= REQUIRED WORK =
- A) In the CouchDB post, what does the writer want to store for each file instead of working with attachments?
- B) Copy from the listing, word for word, the lines starting at the one that contains "Which is farthest from (37,406), given" and continuing through the last line of the listing.

= SELECTED TEXT =

I'm trying to build a "relationship" in CouchDB for a Dropbox-like scenario with:
Users
Folders
Files
So far I'm struggeling whether to reference or embed the above things and haven't tackled permissions yet. In my scenario I just want to store the path to the files and don't want to work with attachments. Here's what I have:
Option 1 (Separate Documents)
Here I chain just everything together and it (at least for me) seems to be a copy of a RDBMS model which should not be the goal when using NoSQL.
{
"id": "user1",
"type": "user",
"folders": [
"folder1",
"folder2"
]
}
{
"id": "folder1",
"type": "folder",
"path": "\\user1\\pictures",
"files": [
"file1",
"file2"
]
}
{
"id": "file1",
"type": "file",
"name": "myDoc.txt",
}
Option 2 (Separate Documents)
In this option I would leave the users document as it is and put into the folders document the users id for the purpose of referencing.
{
"id": "user1",
"type": "user",
}
{
"id": "folder1",
"type": "folder",
"path": "\\user1\\pictures",
"owner" "user1",
"files": [
"file1",
"file2"
]
}
{
"id": "file1",
"type": "file",
"name": "myDoc.txt",
}
Option 3 (Embedded Documents)
Similar to Option 2 I here would dismiss the the third document type files and embed everything into the folder document. I read that it is only an option if I don't have to many items to store and I don't know how much items a user will store for example.
{
"id": "user1",
"type": "user",
}
{
"id": "folder1",
"type": "folder",
"path": "\\user1\\pictures",
"owner" "user1",
"files": [{
"id": "file1",
"type": "file",
"name": "myDoc1.txt"
}, {
"id": "file2",
"type": "file",
"name": "myDoc2.txt"
}
]
}
Option 4
I could also put everything in just one document but in this scenario this makes no sense. The JSON documents would get to big in time and thats not something which is desirable in regards to performance / load-time.
Conclusion
For me none of the above options seem to fit my scenario and I would appreciate some input from you in how to design a proper database schema in CouchDB. Or maybe one of the above options is already a good start and I just don't see it.

Stored data entries

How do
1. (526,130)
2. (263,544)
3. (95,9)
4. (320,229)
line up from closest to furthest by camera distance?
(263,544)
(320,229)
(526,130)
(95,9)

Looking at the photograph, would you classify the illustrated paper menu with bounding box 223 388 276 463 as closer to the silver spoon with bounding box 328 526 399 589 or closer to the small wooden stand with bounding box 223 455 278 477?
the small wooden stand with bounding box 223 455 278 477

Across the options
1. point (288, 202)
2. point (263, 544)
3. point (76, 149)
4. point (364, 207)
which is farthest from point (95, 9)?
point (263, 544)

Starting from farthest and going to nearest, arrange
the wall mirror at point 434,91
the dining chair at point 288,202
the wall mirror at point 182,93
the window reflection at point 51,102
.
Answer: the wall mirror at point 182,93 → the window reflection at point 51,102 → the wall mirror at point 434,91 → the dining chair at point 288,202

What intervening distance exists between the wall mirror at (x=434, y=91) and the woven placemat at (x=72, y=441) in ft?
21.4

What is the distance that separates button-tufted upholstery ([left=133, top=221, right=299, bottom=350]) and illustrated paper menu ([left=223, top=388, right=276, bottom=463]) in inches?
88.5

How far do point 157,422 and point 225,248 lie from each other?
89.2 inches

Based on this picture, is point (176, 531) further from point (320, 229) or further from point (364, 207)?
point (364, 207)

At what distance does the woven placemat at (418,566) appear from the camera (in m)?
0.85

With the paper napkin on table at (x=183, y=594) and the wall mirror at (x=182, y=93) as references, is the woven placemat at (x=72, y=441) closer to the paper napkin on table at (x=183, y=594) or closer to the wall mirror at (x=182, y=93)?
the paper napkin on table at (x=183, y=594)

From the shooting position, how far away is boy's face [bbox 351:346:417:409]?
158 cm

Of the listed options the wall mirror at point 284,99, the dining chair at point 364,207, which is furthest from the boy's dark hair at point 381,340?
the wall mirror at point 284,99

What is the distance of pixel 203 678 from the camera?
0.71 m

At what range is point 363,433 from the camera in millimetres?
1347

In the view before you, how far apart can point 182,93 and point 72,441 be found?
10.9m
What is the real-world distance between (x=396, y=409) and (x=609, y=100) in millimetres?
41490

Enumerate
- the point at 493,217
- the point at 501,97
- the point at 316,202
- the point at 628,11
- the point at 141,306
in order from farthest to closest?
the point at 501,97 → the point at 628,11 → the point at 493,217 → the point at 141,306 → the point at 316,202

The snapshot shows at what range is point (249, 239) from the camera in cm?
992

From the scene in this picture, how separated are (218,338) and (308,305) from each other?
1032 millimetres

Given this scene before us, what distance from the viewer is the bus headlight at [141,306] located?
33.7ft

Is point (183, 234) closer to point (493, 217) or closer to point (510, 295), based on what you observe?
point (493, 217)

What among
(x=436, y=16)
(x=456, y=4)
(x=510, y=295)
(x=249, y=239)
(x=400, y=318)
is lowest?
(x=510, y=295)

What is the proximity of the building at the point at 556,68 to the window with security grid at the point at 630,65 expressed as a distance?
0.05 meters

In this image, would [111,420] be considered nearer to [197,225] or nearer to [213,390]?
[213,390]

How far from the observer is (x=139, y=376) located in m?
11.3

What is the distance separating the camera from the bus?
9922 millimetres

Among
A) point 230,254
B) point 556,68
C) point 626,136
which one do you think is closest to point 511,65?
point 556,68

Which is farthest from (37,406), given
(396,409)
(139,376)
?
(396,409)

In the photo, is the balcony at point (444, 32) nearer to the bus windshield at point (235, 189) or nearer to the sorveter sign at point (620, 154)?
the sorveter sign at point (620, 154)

= CORRECT ANSWERS =
- A) The path to the files.

- B)
Which is farthest from (37,406), given
(396,409)
(139,376)
?
(396,409)

In the photo, is the balcony at point (444, 32) nearer to the bus windshield at point (235, 189) or nearer to the sorveter sign at point (620, 154)?
the sorveter sign at point (620, 154)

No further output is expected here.